Tests for sameness of peak of two continous distributions

Christoph Ruehlemann

unread,

Feb 26, 2013, 11:54:54 AM2/26/13

to corplin...@googlegroups.com, Franca Kirchberg

Dear all,

Suppose you have two continuous distributions X and Y (for positions of certain items in texts, expressed as values ranging between 0 and 1), and you assume for certain reasons that they will have their *peaks* in the same positional segment (say, between 0.8 and 0.9). Suppose further your histograms and estimated density curves for the two distributions suggest that you are right (that the distributions have their peaks in the same segment; see below), how can you formulate appropriate hypotheses and how can you test them?

Best

Chris

Stefan Th. Gries

unread,

Feb 26, 2013, 12:03:26 PM2/26/13

to corplin...@googlegroups.com

Any reason you don't simply do ks.test?
STG
--
Stefan Th.

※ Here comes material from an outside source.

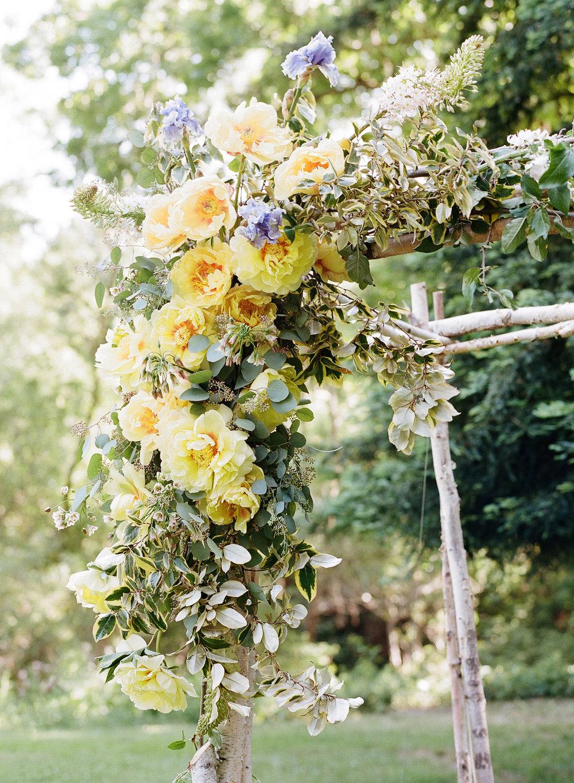 22-yellow-peony-floral-centerpiece.jpg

Gries
-----------------------------------------------
University of California, Santa Barbara
http://www.linguistics.ucsb.edu/faculty/stgries
-----------------------------------------------

Christoph Ruehlemann

unread,

Feb 26, 2013, 12:28:30 PM2/26/13

to corplin...@googlegroups.com

Because ks.test seems to test whether the two distributions seen as a whole are different. What I am interested in is more specific: I'd like to test whether the distributions have their highest frequencies in the same value segment ...

--
You received this message because you are subscribed to the Google Groups "CorpLing with R" group.
To unsubscribe from this group and stop receiving emails from it, send an email to corpling-with...@googlegroups.com.
To post to this group, send email to corplin...@googlegroups.com.
Visit this group at http://groups.google.com/group/corpling-with-r?hl=en.
For more options, visit https://groups.google.com/groups/opt_out.

Stefan Th. Gries

unread,

Feb 26, 2013, 12:39:03 PM2/26/13

to corplin...@googlegroups.com

> Because ks.test seems to test whether the two distributions seen as a whole are different. What I am interested in is more specific: I'd like to test whether the distributions have their highest frequencies in the same value segment ...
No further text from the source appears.